Free Fallen Fruit

Among the originators of tree gleaning, L.A.’s Fallen Fruit have a different way of going about it. They bill themselves as an “activist art project.” The group started by mapping and gathering public fruit, “which is what we call all fruit on or overhanging public spaces such as sidewalks, streets or parking lots.”

They now have a humble goal:

We ask all of you to contribute your maps so they expand to cover the United States and then the world.

fallen fruit. photo by pinkangelbabe via creative commons.In addition to encouraging folks to map and harvest public fruit, they’re big on community-building.
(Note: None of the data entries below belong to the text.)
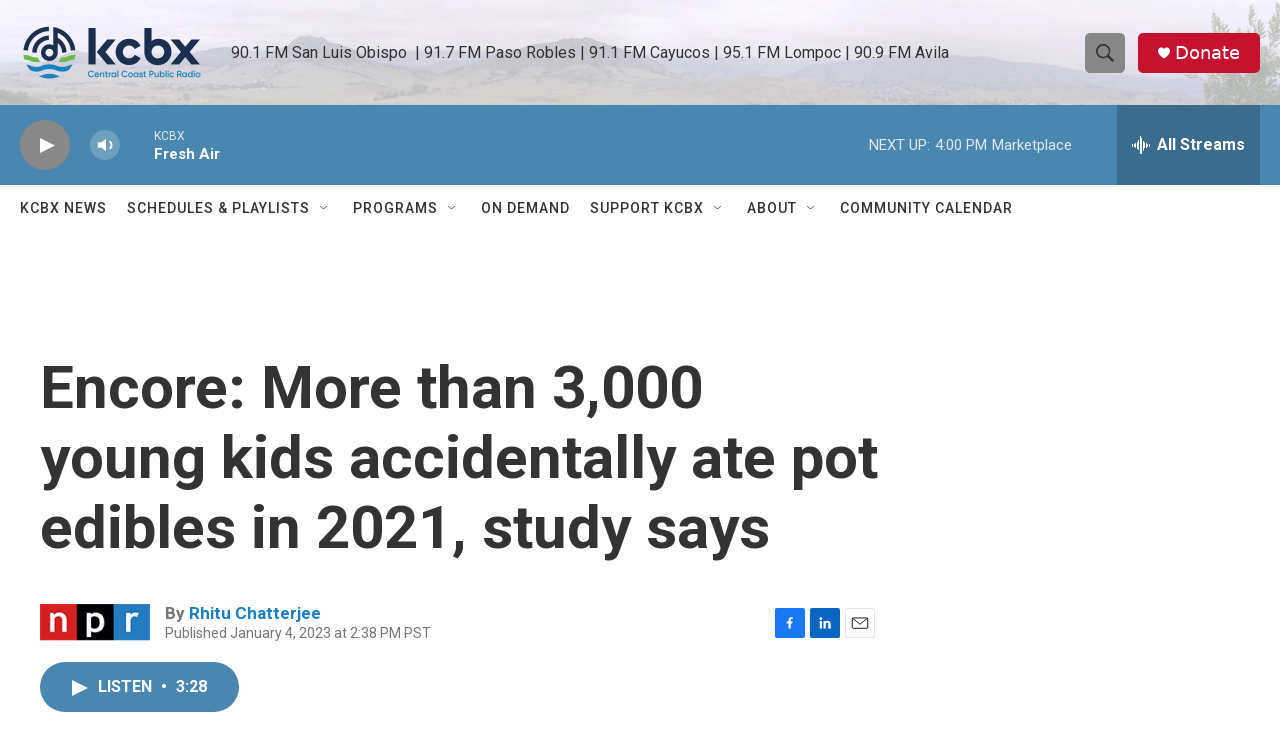

--- FILE ---
content_type: text/html; charset=utf-8
request_url: https://www.google.com/recaptcha/api2/aframe
body_size: 182
content:
<!DOCTYPE HTML><html><head><meta http-equiv="content-type" content="text/html; charset=UTF-8"></head><body><script nonce="C6iHy3ENdm-CN99ZShpccQ">/** Anti-fraud and anti-abuse applications only. See google.com/recaptcha */ try{var clients={'sodar':'https://pagead2.googlesyndication.com/pagead/sodar?'};window.addEventListener("message",function(a){try{if(a.source===window.parent){var b=JSON.parse(a.data);var c=clients[b['id']];if(c){var d=document.createElement('img');d.src=c+b['params']+'&rc='+(localStorage.getItem("rc::a")?sessionStorage.getItem("rc::b"):"");window.document.body.appendChild(d);sessionStorage.setItem("rc::e",parseInt(sessionStorage.getItem("rc::e")||0)+1);localStorage.setItem("rc::h",'1769039204747');}}}catch(b){}});window.parent.postMessage("_grecaptcha_ready", "*");}catch(b){}</script></body></html>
Part of that comes from their annual Public Fruit Jam, an event where participants bring public or home grown fruit and a jar, then leave with, you guessed it, jam.  

(Slight tangent–I couldn’t help but notice that the host of the Public Jam also holds an annual Freeze-B-Q, which puts liquid nitrogen to good use. You bring food and they blend it and freeze it into a popsicle. Would more folks eat their leftovers if they were in a lickable form? Yeah, probably not. )

Back to Fallen Fruit, the reason I’m writing about them now is that the trio have two art exhibits on in L.A. Based on the review, it sounds like the latter, Fresh ‘n Easy, is really worth checking out for you Angelinos. In addition to the photographs and Public Jam jars, the exhibit will include:

a “Public Fruit Exchange,” which implements a “barter don’t buy” ethic implicit in much of their work. On these shelves will be public fruit left by the artists which is free to be taken and in particular exchanged for other fruit that visitors to the exhibition can bring from their neighborhood.